Son intervention dans le débat public sur le pacte historique sur les sous-marins nucléaires le place aux côtés d’anciens premiers ministres, dont Paul Keating, Malcolm Turnbull et Scott Morrison, qui ont tous tenté d’influencer le débat sur l’alliance nucléaire qui a remodelé la posture de sécurité de l’Australie.
Un examen du Pentagone sur AUKUS a été révisé pour se conformer à l’enthousiasme du président américain Donald Trump pour l’accord, a révélé cet en-tête la semaine dernière. Elle était dirigée par le sous-secrétaire américain à la Défense chargé de la politique, Elbridge Colby, qui avait précédemment exprimé ses inquiétudes quant à la lenteur de la production de sous-marins aux États-Unis.
L’analyste militaire de l’Australian Strategic Policy Institute, Marcus Hellyer, a déclaré qu’il valait la peine de se poser la question de l’acquisition par l’Australie de sous-marins de classe Los Angeles, mais que l’idée comportait des risques.
Les États-Unis étaient déjà en train de rééquiper certains des nouveaux bateaux de la classe Los Angeles, a noté Hellyer, mais même ces bateaux avaient trois décennies et mettraient plusieurs années à passer par le système de maintenance déjà encombré du pays.
« La question fondamentale dont nous sommes tous conscients est de savoir où vont-ils trouver des sous-marins de la classe Virginia pour nous dans les années 2030, car ils n’existent pas », a-t-il déclaré.
« La même chose s’applique également à la classe LA : s’ils sont de bons sous-marins, pourquoi les abandonneraient-ils alors qu’ils sont désespérément à court ? »
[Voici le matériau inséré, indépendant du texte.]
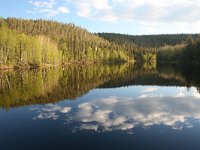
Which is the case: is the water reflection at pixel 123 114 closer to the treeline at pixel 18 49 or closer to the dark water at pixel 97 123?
the dark water at pixel 97 123

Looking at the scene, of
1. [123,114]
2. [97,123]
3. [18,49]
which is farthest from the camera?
[18,49]

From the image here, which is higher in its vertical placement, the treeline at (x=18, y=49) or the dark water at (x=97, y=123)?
the treeline at (x=18, y=49)

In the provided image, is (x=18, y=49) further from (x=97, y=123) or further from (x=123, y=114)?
(x=97, y=123)

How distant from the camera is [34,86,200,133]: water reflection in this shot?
25.0 m

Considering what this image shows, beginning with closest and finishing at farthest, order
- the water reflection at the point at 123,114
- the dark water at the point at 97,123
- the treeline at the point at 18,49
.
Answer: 1. the dark water at the point at 97,123
2. the water reflection at the point at 123,114
3. the treeline at the point at 18,49

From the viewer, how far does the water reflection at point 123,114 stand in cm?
2502

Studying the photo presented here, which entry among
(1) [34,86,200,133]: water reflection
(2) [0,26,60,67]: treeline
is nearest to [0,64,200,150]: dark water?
(1) [34,86,200,133]: water reflection

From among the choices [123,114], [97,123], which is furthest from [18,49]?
[97,123]

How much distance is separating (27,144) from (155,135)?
30.6ft

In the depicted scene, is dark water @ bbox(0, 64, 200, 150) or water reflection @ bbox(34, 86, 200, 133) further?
water reflection @ bbox(34, 86, 200, 133)

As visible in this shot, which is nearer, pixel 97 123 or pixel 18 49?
pixel 97 123

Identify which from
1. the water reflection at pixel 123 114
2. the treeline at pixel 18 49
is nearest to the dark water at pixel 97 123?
the water reflection at pixel 123 114

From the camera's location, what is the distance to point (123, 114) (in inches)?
1168

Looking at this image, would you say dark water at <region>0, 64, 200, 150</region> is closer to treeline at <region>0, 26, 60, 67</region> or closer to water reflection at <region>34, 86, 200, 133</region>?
water reflection at <region>34, 86, 200, 133</region>
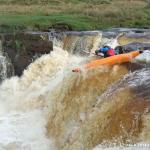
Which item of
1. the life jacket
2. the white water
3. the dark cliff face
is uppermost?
the life jacket

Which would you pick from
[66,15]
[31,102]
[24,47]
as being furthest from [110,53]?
[66,15]

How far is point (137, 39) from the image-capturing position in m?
20.1

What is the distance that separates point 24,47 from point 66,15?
678 centimetres

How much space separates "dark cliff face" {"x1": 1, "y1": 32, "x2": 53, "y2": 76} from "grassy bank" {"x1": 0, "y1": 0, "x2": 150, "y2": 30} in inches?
85.0

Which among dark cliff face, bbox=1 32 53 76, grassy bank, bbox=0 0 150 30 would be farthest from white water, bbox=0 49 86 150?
grassy bank, bbox=0 0 150 30

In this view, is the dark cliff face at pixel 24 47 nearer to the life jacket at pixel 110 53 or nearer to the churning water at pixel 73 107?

Le président américain Donald Trump avec le Premier ministre Anthony Albanese en octobre.Crédit: PA
Les États-Unis ont accepté de vendre au moins trois bateaux de la classe Virginia à l’Australie pour combler un manque de capacités avant que des sous-marins nucléaires spécialement conçus ne soient opérationnels à partir des années 2040. Mais Turnbull et les analystes ont mis en doute la volonté de Washington de livrer des sous-marins au cours de la prochaine décennie s’il continue de manquer de sous-marins de classe Virginia pour son propre usage.
L’accord AUKUS implique également que l’Australie dépense 3 milliards de dollars pour accroître la capacité de construction navale américaine.
Interrogé sur la première année de la présidence de Trump, Abbott – un fervent partisan de l’Ukraine qui a déclaré qu’il « affronterait Poutine » suite à la destruction du MH17 – a donné un avis mitigé.
« Je pense que Trump national est plutôt bon. Je pense que Trump étranger a fait de bonnes choses et certaines choses que j’aurais aimé qu’il ne fasse pas », a déclaré Abbott.
Il a salué l’appel audacieux de Trump à frapper les installations nucléaires iraniennes en août, mais a déclaré que la position américaine face à l’invasion russe de l’Ukraine, où Trump a donné du poids aux revendications territoriales russes, pourrait donner à la Chine l’impression que les États-Unis ne s’intéressent pas à l’Indo-Pacifique.
« Si Poutine finit par l’emporter en Ukraine parce que l’Occident a refusé de soutenir ce pays dans son combat héroïque… il ne fait aucun doute que la Chine considérerait cela comme un signe de la faiblesse occidentale, et en particulier de la faiblesse américaine, ou du moins d’un retrait américain », a déclaré Abbott.
«L’Occident démocratique est actuellement confronté à un axe autocratique, qu’il s’agisse de la dictature militariste de Moscou, de la dictature communiste de Pékin, de la dictature théocratique apocalyptique d’Iran, et ces puissances challengers travaillent dans une sorte de concert lâche.
« Non pas parce qu’ils ont grand-chose en commun, à l’exception de ceci : leur profond mécontentement à l’égard de l’ordre mondial anglo-américain qui a dominé le monde pendant une grande partie des deux derniers siècles.
« Un monde centré sur la Chine changerait tout dans le sens chinois. Et même si j’aime le peuple chinois, la gouvernance chinoise est bien plus, elle est beaucoup moins propice à la liberté individuelle », a déclaré Abbott.
S’exprimant lors d’une visite d’Albanese à Washington en octobre, Trump a adopté un ton optimiste quant à la perspective d’une guerre avec la Chine à propos de Taiwan, déclarant : « La Chine ne veut pas faire cela. »
Trump a déclaré que les États-Unis étaient « de loin la puissance militaire la plus puissante au monde », mais le New York Times Cette semaine, un rapport classifié du Pentagone, intitulé « Overmatch », a rapporté en détail comment l’armée américaine aurait du mal à faire face à la Chine en cas de conflit.